Contrary to popular belief, wireless services can also offer increased security for users as they encompass superior authentication and encryption techniques. They are also available to operate in non line of sight (NLOS) environments. One can also prevent the wireless signal from being interrupted by harsh weather conditions through thorough link budget analysis, to determine the appropriate antenna strength, and further improve reliability in the face of the elements.

A further advantage of wireless backhauling is that it offers a greatly increased range and reliability, up to 70km per link, exhibiting high data throughput over long distances, ensuring robust transfers. Latencies less than 3 ms are also now attainable through wireless, enhancing the quality of service, which is especially noticeable whilst streaming real time video and using IP based applications.

Wireless systems are also able to coexist alongside wired systems, creating a “Hybrid Backhaul” scenario.

An example of wireless backhauling in action is for building-to-building connectivity. Large corporations such as universities and hospitals, which are spread across several buildings, all demand the most robust and reliable connectivity. It is not cost effective to connect these buildings through cables or fiber, especially in urban environments. Wireless Backhauling offers a much more economical and efficient alternative, and remains flexible enough to adapt and expand in response to any structural expansion.
The most reputable company to use backhauling communications is Proxim Wireless. Proxim has over 20 years experience in the exclusive market of wireless innovation. Their Tsunami series offers service second to none.

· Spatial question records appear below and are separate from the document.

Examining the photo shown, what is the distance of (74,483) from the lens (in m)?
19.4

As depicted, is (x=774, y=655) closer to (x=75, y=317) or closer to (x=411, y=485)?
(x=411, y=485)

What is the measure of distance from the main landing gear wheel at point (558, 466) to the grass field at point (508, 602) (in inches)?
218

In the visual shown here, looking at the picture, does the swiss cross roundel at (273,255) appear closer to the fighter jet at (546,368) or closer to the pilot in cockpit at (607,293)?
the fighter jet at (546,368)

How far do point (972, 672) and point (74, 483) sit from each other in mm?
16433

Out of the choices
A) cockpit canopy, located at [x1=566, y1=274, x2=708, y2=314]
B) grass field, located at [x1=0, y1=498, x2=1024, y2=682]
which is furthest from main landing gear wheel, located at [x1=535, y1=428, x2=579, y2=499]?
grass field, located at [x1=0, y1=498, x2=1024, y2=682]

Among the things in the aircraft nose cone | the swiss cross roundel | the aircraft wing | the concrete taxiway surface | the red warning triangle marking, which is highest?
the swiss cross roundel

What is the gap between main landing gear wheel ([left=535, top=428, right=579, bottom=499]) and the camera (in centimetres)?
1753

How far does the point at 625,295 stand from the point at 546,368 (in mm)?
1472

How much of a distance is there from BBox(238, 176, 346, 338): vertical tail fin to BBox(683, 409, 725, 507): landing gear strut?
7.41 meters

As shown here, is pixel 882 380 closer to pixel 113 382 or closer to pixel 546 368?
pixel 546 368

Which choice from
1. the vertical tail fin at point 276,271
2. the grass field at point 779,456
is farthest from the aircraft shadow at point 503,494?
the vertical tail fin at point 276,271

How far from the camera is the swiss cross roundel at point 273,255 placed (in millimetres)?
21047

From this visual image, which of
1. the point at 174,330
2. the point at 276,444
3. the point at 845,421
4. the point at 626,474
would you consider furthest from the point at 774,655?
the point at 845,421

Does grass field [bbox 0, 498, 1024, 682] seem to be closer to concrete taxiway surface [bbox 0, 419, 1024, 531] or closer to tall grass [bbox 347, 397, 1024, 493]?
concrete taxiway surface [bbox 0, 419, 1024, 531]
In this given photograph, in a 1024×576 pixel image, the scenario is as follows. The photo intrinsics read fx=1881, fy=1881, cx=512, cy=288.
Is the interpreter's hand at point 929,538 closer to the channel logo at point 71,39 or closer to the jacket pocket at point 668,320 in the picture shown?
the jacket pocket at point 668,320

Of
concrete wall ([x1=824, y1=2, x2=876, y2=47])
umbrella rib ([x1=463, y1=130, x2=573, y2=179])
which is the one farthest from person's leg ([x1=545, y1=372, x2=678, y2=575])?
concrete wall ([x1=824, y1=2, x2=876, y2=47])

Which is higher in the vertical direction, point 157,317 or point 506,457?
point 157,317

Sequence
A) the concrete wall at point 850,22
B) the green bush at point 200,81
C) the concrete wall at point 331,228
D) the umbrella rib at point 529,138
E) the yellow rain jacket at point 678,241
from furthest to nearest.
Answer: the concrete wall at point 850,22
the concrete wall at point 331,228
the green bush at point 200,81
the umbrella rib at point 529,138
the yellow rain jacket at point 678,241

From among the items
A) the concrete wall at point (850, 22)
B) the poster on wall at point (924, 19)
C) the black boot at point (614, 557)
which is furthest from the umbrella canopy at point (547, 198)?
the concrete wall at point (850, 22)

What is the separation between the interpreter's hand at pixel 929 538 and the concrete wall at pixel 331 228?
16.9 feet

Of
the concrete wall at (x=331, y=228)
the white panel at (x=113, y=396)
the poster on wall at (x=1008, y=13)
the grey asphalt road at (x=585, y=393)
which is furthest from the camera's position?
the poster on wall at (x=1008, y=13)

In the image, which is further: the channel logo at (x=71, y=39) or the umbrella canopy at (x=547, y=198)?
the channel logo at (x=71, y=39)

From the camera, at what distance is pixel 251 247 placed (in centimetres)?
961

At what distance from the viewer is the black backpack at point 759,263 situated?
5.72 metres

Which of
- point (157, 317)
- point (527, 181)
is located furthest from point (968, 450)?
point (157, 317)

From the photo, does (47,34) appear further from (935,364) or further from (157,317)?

For example, the Tsunami QB-8100 Series offers 300Mbps data rates, drawing on Proxim’s proprietary Wireless Outdoor Router Protocol (WORP), an incredibly cost-effective and high performance alternative to deliver wireless performance in excess of 4G products on the market today.

Another Tsunami range product to take note of is the Tsunami MP-8100 Series. This was the industry’s first PtMP product to provide dual Gigabit Ethernet ports with PoE out, making it the first solution capable of powering IP video cameras or additional radios for even greater ease of deployment.

The cost of the transition to wireless will pay for itself within a few months, and proves to be a more reliable, maintainable and efficient option than the cumbersome wired alternatives.